Respect voor mensenrechten door alle bedrijven
De conflictmineralenwet is dus een stap in de goede richting, maar een nog betere oplossing zou een wet zijn die voor alle bedrijven in alle sectoren geldt. Zo voorkomen we niet alleen dat gewapende conflicten worden gefinancierd door Europees geld, maar ook dat andere schrijnende mensenrechtenschendingen mede-mogelijk worden gemaakt door Europese productie en consumptie. Mineralen zijn niet de enige grondstoffen die gretig aftrek vinden in Europa. In de producten die wij dagelijks dragen en gebruiken, zitten ook grondstoffen zoals katoen of palmolie. In al deze productieketens is nog steeds sprake van vreselijke werkomstandigheden voor miljoenen mensen en vervuiling van de natuur. Nederlandse bedrijven dragen wereldwijd bij aan werkgelegenheid en bijvoorbeeld ook technische oplossingen voor klimaatverandering. Helaas hebben deze bedrijven ook vaak direct en indirect via hun internationale ketens een negatieve impact op mens en milieu. Hoewel kleine stappen gemaakt worden, blijft doorslaggevende actie uit.
Dichtbij een oplossing
Afgelopen jaar kwamen we heel dicht bij een oplossing. Onder leiding van minister Kaag (Buitenlandse Handel en Ontwikkelingssamenwerking) werd het Nederlandse beleid voor internationaal maatschappelijk verantwoord ondernemen (IMVO) herzien. De verwachting was dat de minister Nederland naar een koploper-positie zou tillen op het gebied van internationaal verantwoord ondernemen. Dat ze net zoals Frankrijk en Duitsland ook nationale wetgeving zou introduceren die bedrijven verplicht om mens en milieu te respecteren wereldwijd. Niet alleen voor een bepaald aantal importeurs van vier ruwe grondstoffen maar voor alle bedrijven, in alle sectoren. Zover kwam het helaas niet. Na veel wikken en wegen en onderzoeken waaruit bleek dat Nederland zeker niet op de huidige weg door kan gaan, besloot Nederland om de verantwoordelijkheid door te schuiven naar de Europese Unie en in Brussel te pleiten voor zo'n wet.

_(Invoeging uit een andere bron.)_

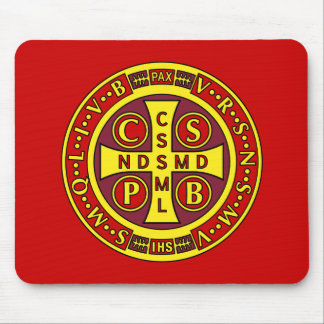 medalla clara amarilla roja del St Benedicto Tapetes De Ratones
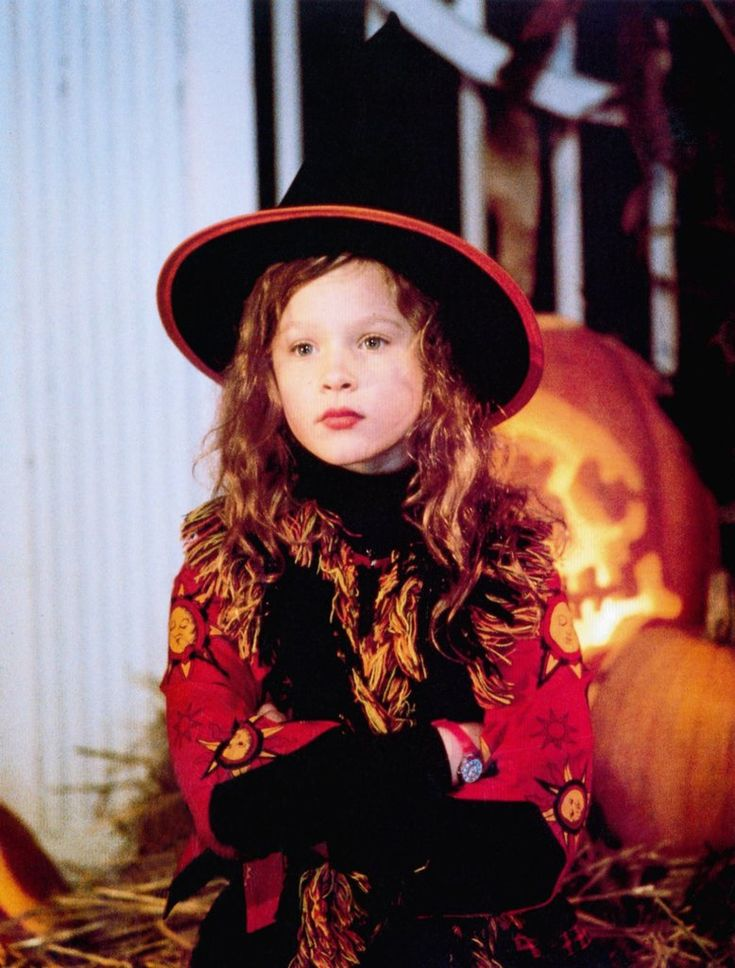 who plays the little girl in hocus pocus
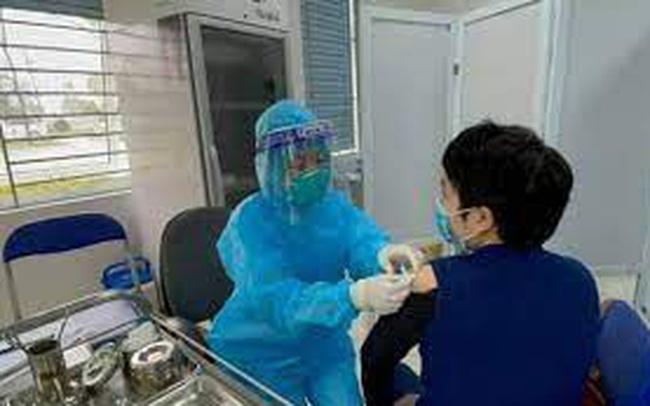 'Thần tốc' trong xét nghiệm, tiêm phòng Covid-19 tại Hà Nội: Số liều vaccine tiêm trong 6 ngày gần bằng 6 tháng qua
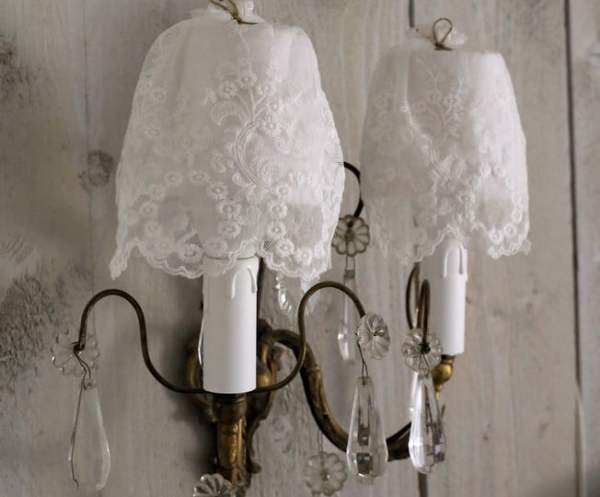 Good-Looking-Shabby-Chic-Furniture-fashion-Other-Metro-Eclectic-Bedroom-Decorating-ideas-with-bndicte-hanot-bottine-1900-bottine-ancienne-buste-ancien-couture-corset-ancien-decoration-interieur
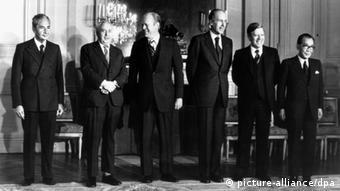 G6-Gipfel in Rambouillet 1975 Valery Giscard d'Estaing Helmut Schmidt Gruppenbild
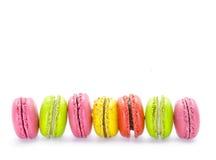 甜和五颜六色的法国蛋白杏仁饼干或macarons 库存照片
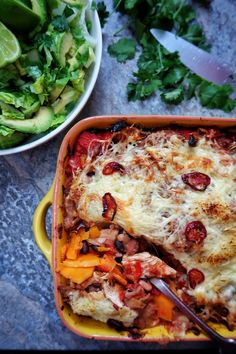 Slimming World Mexican lasagne Mexican Chicken Mole, Mexican Lasagne, Mexican Bean Salad, Fajita Mix, Fajita Spices, Homemade Refried Beans, Slow Cooker Salsa, Cooking Whole Chicken, Jam Jar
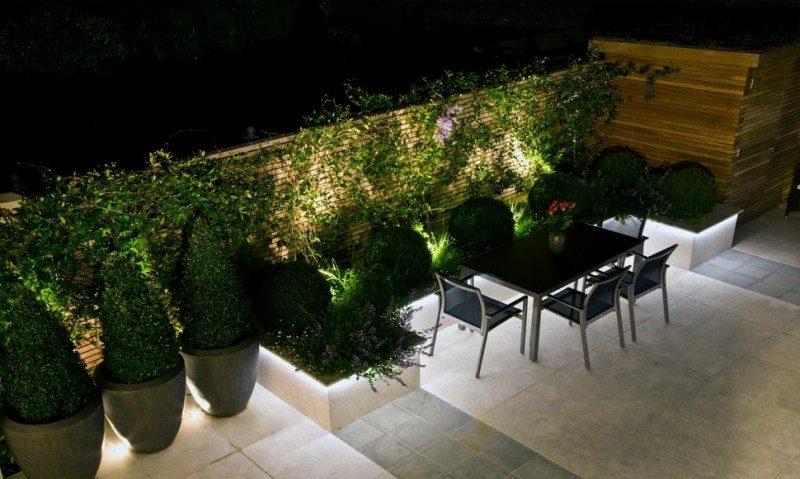 originelle Lichteffekte LED Beleuchtung im Garten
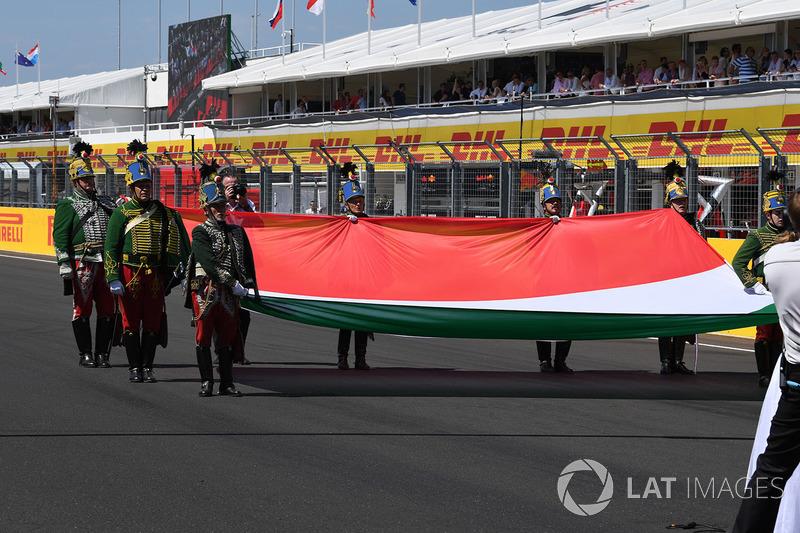 Bandera húngara en la parrilla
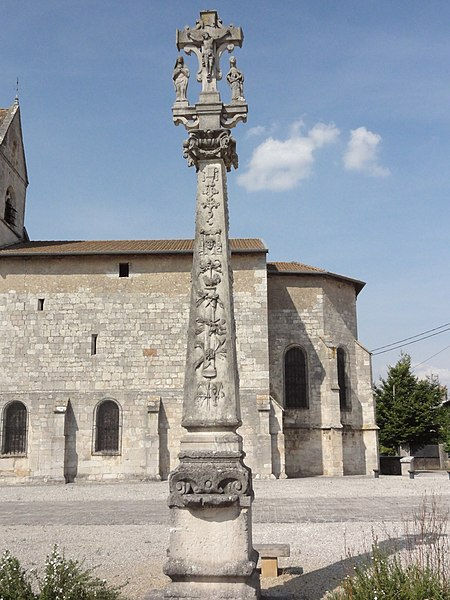 Troussey (Meuse) Croix du parvis, croix et stèle recto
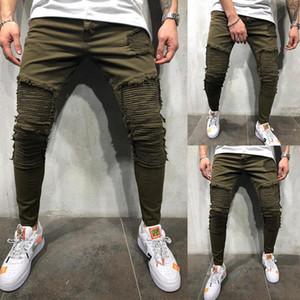 Hombres con pliegues vaqueros de diseño de moda verde del ejército rasgado los pantalones del lápiz 20ss Nueva informal Homme pantalones largos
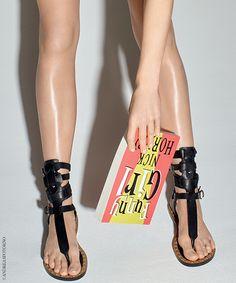 Les 30 sandales mode de l'été 2015 (chaussures de l'été) http://www.vogue.fr/mode/shopping/diaporama/les-30-sandales-mode-de-lete-2015/21052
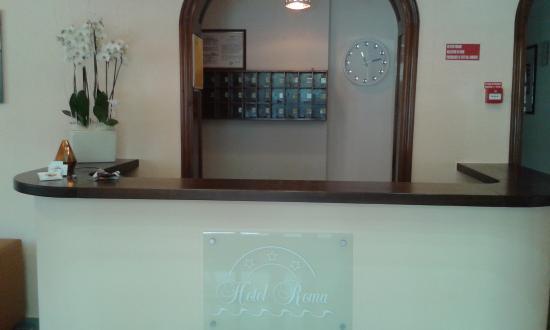 Hotel Roma: RECEPTION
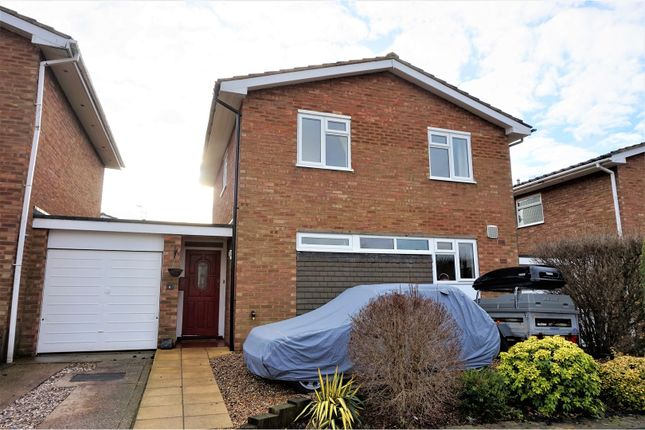 Thumbnail Detached house for sale in Hillside Close, Shillington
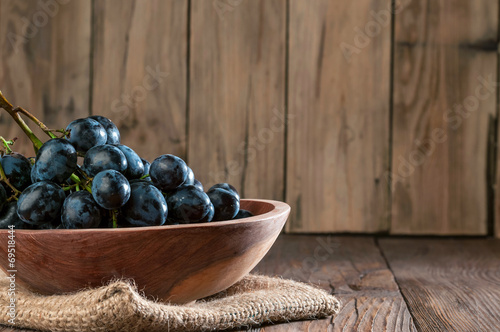 canvas print picture grapes in  wooden plate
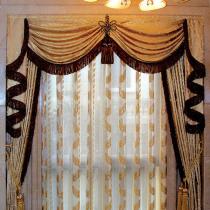 在楼梯间做一款独特的窗帘,装饰效果极佳,也在摩力克买的 为了搭客厅的那款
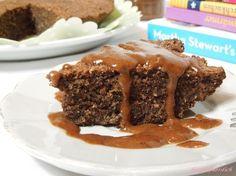 Jaa, ihr glaubt es kaum, auch das geht. Ein super, saftiger, schokoladiger Kuchen, und das Ganze ohne Mehl und Zucker. Doch das ist nicht alles – dazu gibt es eine Kokos Mandel Sauce, die Nat…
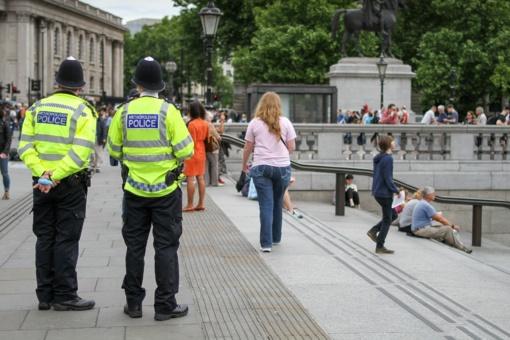 Dešimtys lietuvių Anglijoje kaltinami pedofilija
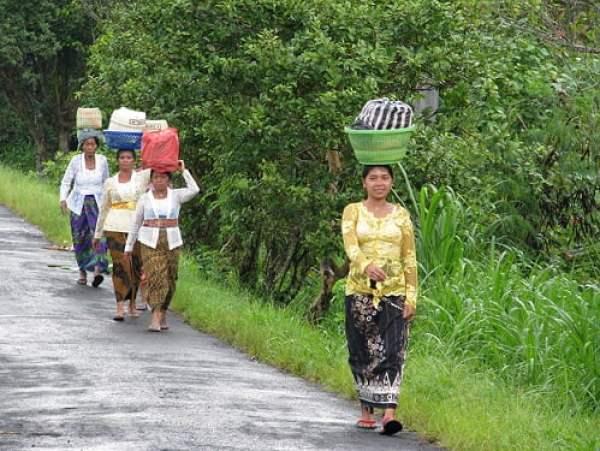 Bali-island-women-Glimpses-of-The-World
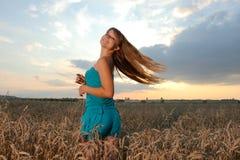 против захода солнца неба девушки Стоковое фото RF
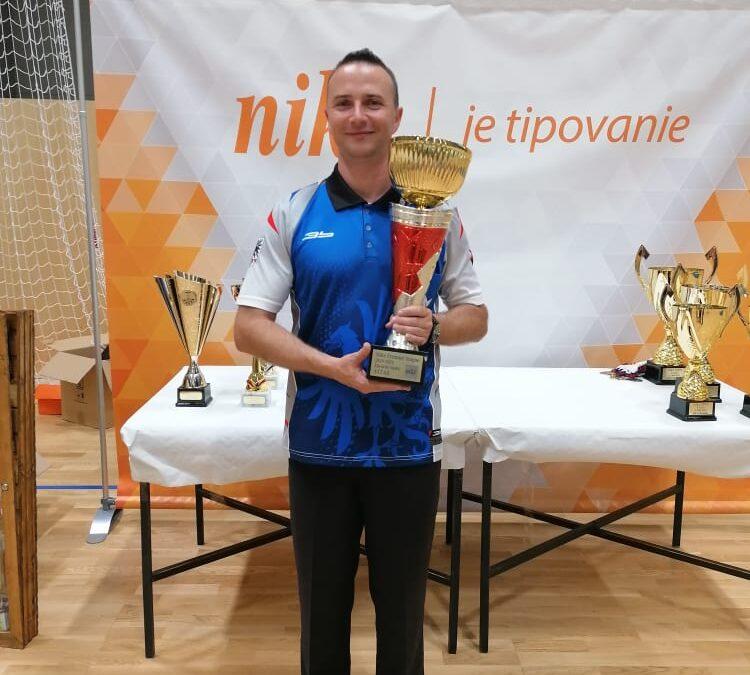Víťazom druhého ročníka Niké Premier League sa stal Štefan Hájek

Oproep voor Nederlandse wetgeving
Het is heel goed dat Nederland eindelijk de stap neemt van vrijblijvende en vrijwillige maatregelen naar meer verplichting. Maar als slechts één van de 27 Europese lidstaten die wat te zeggen hebben in de Unie, kan Nederland niet garanderen dat er daadwerkelijk spoedig een ambitieuze wet komt. De conflictmineralenwet werd in 2014 voorgesteld en wordt nu zeven jaar later pas van kracht. Een nieuwe Europese wet zou waarschijnlijk een soortgelijk tijdpad volgen. De gemeenschappen die dagelijks gebukt gaan onder de mensenrechtenschendingen kunnen niet langer wachten. Daarom pleiten wij bij ActionAid samen met meer dan 100 organisaties en bedrijven vóór brede Nederlandse wetgeving die ervoor zorgt dat alle bedrijven de problemen in productieketens rondom mensenrechten en het milieu verder aanpakken. Zo hoeven gemeenschappen in landen als Oeganda, Burundi en DR Congo niet langer te lijden onder onze productie en consumptie en zo kunnen we met gerust hart onze laptops, T-shirts en mobiele telefoons kopen.